U.S. Sen. Sherrod Brown (D) is calling for campaign finance reform in the wake of last week's election in which Brown says more than $40 million in outside special interest money was spent against him while campaigning against Ohio State Treasurer Josh Mandel (R).
The Democracy is Strengthened by Casting Light on Spending in Elections -- or Disclose Act -- of which Brown is a co-sponsor, would address the Supreme Court ruling in Citizens United v. Federal Election Commission which permits unlimited political contributions by corporations and unions.
In a conference call with reporters Wednesday afternoon, Brown said the court ruling opened the floodgates for non-profit organizations and corporations to influence the democratic process by making large campaign contributions without necessarily having to disclose who their donors are.

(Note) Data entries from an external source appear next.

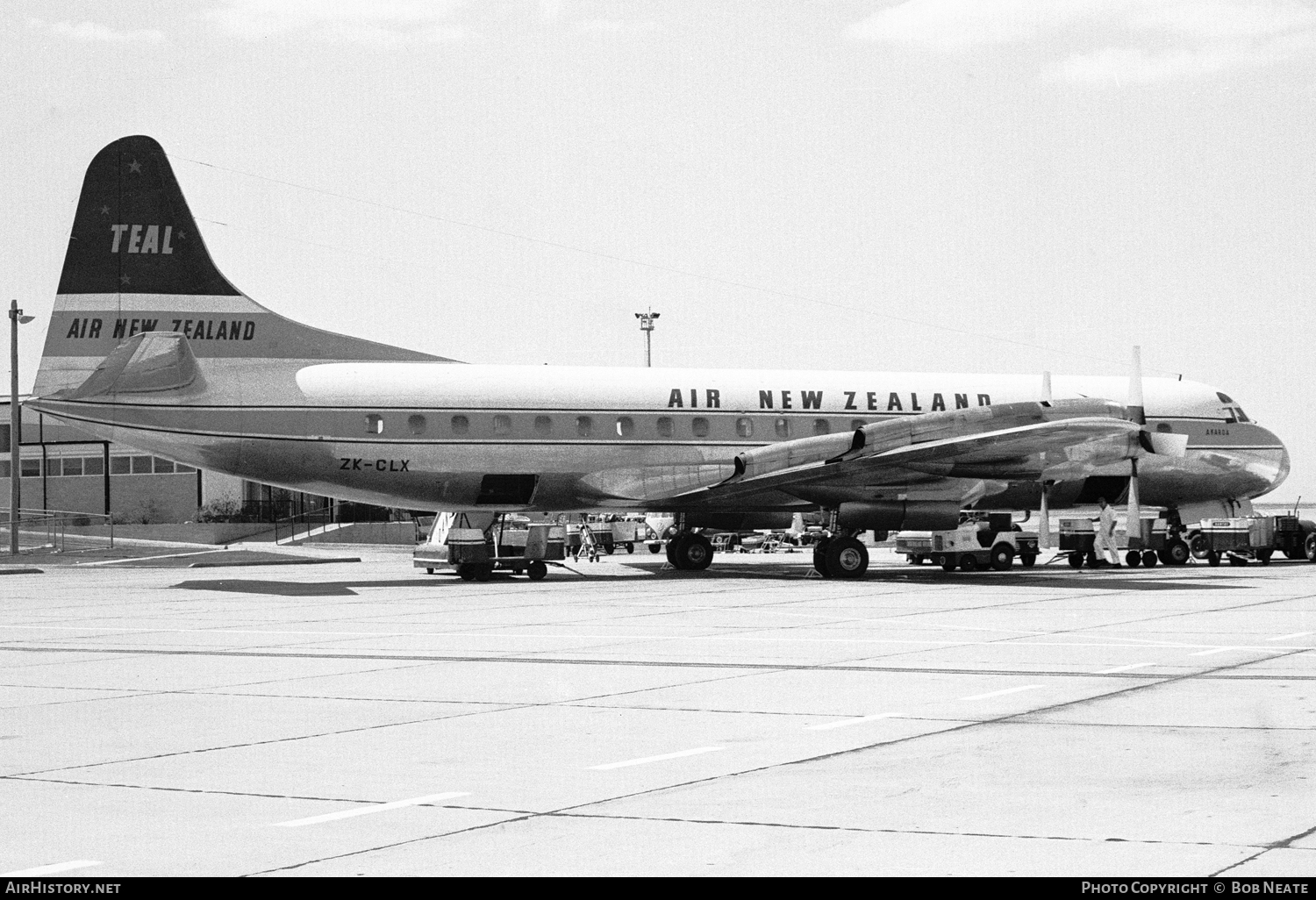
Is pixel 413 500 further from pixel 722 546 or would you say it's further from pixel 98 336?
pixel 722 546

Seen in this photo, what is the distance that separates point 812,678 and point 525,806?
6128 millimetres

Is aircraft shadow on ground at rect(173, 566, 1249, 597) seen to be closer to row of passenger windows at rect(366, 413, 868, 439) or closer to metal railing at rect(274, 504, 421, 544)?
row of passenger windows at rect(366, 413, 868, 439)

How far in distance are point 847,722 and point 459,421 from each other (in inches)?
867

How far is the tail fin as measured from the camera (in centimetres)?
3078

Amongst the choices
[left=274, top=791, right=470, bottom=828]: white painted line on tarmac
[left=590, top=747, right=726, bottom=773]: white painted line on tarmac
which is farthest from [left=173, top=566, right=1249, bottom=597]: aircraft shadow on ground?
[left=274, top=791, right=470, bottom=828]: white painted line on tarmac

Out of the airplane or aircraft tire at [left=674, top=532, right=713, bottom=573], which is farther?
aircraft tire at [left=674, top=532, right=713, bottom=573]

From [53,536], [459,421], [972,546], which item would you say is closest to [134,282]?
[459,421]

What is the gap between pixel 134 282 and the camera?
1220 inches

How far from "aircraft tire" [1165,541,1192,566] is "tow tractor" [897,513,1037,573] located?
378 cm

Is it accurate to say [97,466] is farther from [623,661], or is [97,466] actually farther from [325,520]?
[623,661]

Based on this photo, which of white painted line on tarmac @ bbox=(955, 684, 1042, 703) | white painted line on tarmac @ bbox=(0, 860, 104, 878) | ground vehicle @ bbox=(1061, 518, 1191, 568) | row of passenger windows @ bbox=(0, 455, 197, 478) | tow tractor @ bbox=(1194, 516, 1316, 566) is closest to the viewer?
white painted line on tarmac @ bbox=(0, 860, 104, 878)

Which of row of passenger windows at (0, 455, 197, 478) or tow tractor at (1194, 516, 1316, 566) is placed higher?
row of passenger windows at (0, 455, 197, 478)

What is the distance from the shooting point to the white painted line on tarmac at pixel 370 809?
754 cm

The Disclose Act would prevent government contractors and those who received government bailout funding from spending money on elections, as well as require the shareholders of a corporation to vote on whether money should be spent on campaign contributions. According to Brown, this requirement would empower shareholders -- many of whom are middle-class Americans with pensions and 401Ks tied to stock.

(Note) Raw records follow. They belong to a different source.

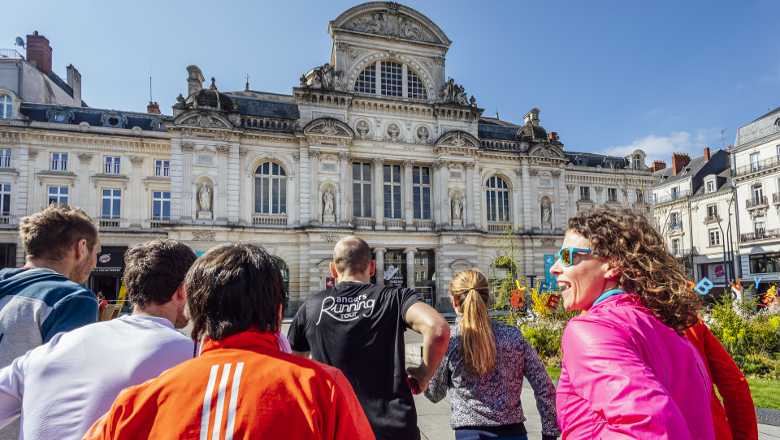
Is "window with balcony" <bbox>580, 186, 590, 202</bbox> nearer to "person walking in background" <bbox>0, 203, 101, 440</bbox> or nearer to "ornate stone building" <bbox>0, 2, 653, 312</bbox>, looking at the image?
"ornate stone building" <bbox>0, 2, 653, 312</bbox>

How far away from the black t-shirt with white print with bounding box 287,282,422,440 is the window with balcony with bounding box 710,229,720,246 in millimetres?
47668

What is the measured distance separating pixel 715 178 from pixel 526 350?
48.6m

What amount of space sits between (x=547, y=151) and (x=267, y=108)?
1971cm

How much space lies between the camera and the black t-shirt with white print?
9.88 feet

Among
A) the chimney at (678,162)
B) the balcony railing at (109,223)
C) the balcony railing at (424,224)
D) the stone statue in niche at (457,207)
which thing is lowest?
the balcony railing at (424,224)

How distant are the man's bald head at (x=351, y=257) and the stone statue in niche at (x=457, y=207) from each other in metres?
25.0

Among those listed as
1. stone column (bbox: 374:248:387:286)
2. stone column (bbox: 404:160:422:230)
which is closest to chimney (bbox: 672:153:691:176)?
stone column (bbox: 404:160:422:230)

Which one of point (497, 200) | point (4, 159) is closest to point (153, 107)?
point (4, 159)

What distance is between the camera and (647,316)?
5.82 feet

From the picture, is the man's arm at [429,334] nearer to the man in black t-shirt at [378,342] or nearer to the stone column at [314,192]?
the man in black t-shirt at [378,342]

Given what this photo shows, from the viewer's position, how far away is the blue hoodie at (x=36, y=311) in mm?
2430

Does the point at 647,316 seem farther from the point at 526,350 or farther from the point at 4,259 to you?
the point at 4,259

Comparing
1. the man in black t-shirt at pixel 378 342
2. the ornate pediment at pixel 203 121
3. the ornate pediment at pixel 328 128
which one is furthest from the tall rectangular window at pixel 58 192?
the man in black t-shirt at pixel 378 342

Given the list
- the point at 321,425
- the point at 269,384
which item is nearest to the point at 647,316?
the point at 321,425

The Disclose Act also calls for the Internal Revenue Service to investigate groups that file for non-profit status as so-called "social welfare" groups, but whose only aim, according to Brown, is to affect the political process and only run political ads. These non-profit groups have a tax-exempt status and aren't currently required to register with the Federal Election Commission or reveal their donors.
"Special interests should not have a louder voice in our democracy than middle-class families," Brown said.
Brown added that a lot of wealthy people have said they are looking for a repeal of state tax, weaker environmental laws, and consider making large campaign contributions as an investment for their own financial benefit.
"It poisons our political process in too many ways, and that's why I'm urging my colleagues to approve this measure," Brown said. "We have a responsibility to our country."
Asked if he has the support required for approval of the Disclose Act, Brown says he has support in the Democratic-led Senate but expects Republicans to support it as well because the public overwhelmingly wants to see change.
"People are just sick of the ads and the negative nastiness of these campaigns," Brown told The Logan Daily News.
Although Brown hopes to gain enough support in the Republican-led House if it's first approved in the Senate, he said he's prepared to try again next year if it doesn't go through.
"We expect the number [of supporters] on the Disclose Act to grow this year and next year," he said. "We know Democrats support it, but expect Republicans to support it."